### What this task involves
Copy the food and wine news text word for word, starting at "The Bordigionis kept" and ending at "person every day.".

### Source extract
They also offer whole pumpkin or apple pie ($28), sea salt chocolate chunk cookies, butterscotch pot de crème, or pumpkin cheesecake ($7.50 to $12), a Thanksgiving three-bottle wine pack ($100), and cocktails for four ($25 to $30). Order before Nov. 22. Orders can be picked up at the Girl & the Fig in Sonoma or at the Fig Café in Glen Ellen on Wednesday, Nov. 25 noon to 7 p.m. or Thursday, Nov. 26 from 8 a.m. to noon.

Annadel Estate Winery sold

Abigail and Dean Bordigioni have sold Annadel Estate Winery, a deal that was completed just before the fires of 2020.

The Bordigionis kept the Bordigioni Family Winery and Big Pink brands and have plenty of wine to sell.

In phone conversations from the family’s new home in Waimea, on the island of Hawaii, Dean Bordigioni said the whole thing is sad, but they are happy and their kids are happy and attending school in person every day.

Why was it all sad? Several reasons.

### Exercise data
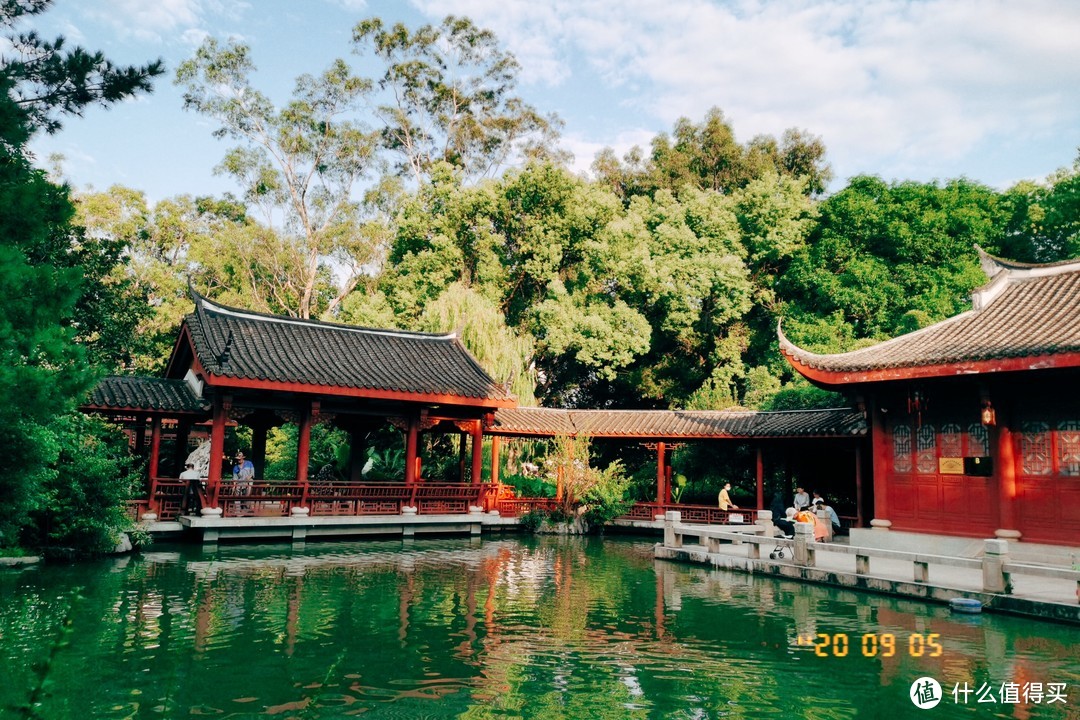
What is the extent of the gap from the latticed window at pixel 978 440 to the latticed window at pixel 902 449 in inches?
36.5

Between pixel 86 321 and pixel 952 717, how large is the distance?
1637 centimetres

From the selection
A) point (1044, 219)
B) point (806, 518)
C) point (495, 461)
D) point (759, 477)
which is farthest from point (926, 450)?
point (1044, 219)

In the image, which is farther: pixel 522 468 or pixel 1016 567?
pixel 522 468

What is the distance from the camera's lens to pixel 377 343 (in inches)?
669

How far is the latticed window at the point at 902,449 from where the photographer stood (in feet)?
39.1

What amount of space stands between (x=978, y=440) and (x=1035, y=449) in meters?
0.77

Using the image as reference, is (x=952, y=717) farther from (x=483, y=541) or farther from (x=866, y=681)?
(x=483, y=541)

### Completed task
The Bordigionis kept the Bordigioni Family Winery and Big Pink brands and have plenty of wine to sell.

In phone conversations from the family’s new home in Waimea, on the island of Hawaii, Dean Bordigioni said the whole thing is sad, but they are happy and their kids are happy and attending school in person every day.